Saturday, September 21, 2013

Read to Write

Far too often, especially online, I meet wannabe writers who claim they don't read as much as they write as though this declaration means they are more earnestly dedicated to the craft than the rest of us. Reading may be as important to writing as writing itself; no amount of education, of any kind, will teach you more than reading - except maybe learning to read critically.

If you really enjoy a piece and know how to read critically, a second read is always important. Your enjoyment the first time through comes from being caught-up in the story. You are unlikely to notice things like structure, pacing, even plot and character development because you are so enrapt in the story that these things go unnoticed. If they are done poorly, they stand-out like sore thumbs - they take you out of the story and you can't not notice them. The second time through, you already know the story so you can keep an eye on how the author works to achieve that suspension of disbelief and carry the reader along.

If you prefer, take notes while you read.

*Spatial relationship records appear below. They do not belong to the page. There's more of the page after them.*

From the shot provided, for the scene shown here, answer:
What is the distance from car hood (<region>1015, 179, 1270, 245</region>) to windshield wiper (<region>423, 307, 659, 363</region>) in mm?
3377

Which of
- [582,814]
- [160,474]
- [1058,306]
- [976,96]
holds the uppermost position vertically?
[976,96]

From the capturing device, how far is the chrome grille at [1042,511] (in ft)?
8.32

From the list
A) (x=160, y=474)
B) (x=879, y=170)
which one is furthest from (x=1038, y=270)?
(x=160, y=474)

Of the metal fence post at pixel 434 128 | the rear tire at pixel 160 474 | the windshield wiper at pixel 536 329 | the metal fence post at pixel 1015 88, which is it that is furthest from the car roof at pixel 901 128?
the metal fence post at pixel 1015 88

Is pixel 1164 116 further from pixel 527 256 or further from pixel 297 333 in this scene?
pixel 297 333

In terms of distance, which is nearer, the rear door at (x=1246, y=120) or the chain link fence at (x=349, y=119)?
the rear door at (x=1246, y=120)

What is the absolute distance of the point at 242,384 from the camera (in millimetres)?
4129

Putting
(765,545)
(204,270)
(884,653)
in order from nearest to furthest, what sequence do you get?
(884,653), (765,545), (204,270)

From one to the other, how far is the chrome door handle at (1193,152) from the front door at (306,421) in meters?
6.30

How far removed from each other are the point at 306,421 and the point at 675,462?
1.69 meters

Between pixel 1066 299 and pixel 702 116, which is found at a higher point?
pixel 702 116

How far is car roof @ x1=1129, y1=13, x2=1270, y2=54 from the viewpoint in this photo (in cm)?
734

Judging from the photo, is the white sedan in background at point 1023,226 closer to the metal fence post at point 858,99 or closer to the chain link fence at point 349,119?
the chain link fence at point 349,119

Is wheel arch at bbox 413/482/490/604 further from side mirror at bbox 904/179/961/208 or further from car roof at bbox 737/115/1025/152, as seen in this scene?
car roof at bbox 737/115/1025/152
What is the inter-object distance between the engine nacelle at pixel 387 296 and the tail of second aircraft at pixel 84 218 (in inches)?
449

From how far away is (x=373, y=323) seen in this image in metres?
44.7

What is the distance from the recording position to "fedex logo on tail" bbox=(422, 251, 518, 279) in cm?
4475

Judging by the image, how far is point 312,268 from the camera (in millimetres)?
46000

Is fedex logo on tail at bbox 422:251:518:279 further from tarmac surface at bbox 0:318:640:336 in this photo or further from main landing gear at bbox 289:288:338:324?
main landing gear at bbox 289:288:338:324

Books with wide margins provide plenty of room though your notes can prove hard to find later. Notepad or a similar program can prove most useful here. Include the page, paragraph, and even sentence number along with your notes. You might also purchase a Cliff's Notes of the book and keep your notes in there. It can also provide great insight on everything from symbolism to language use and more - things you might have missed on your own.

Even without taking notes, you should read widely and voraciously, even in genres you don't care to write. Everything you learn is applicable to your development as a proficient, efficient writer.


  1. I used to be one of those writers. I read a lot more since I have a Kindle and I can see my writing evolve (but I believe that bad writing can leap off on you as well).

  2. I can't write if I don't read, personally.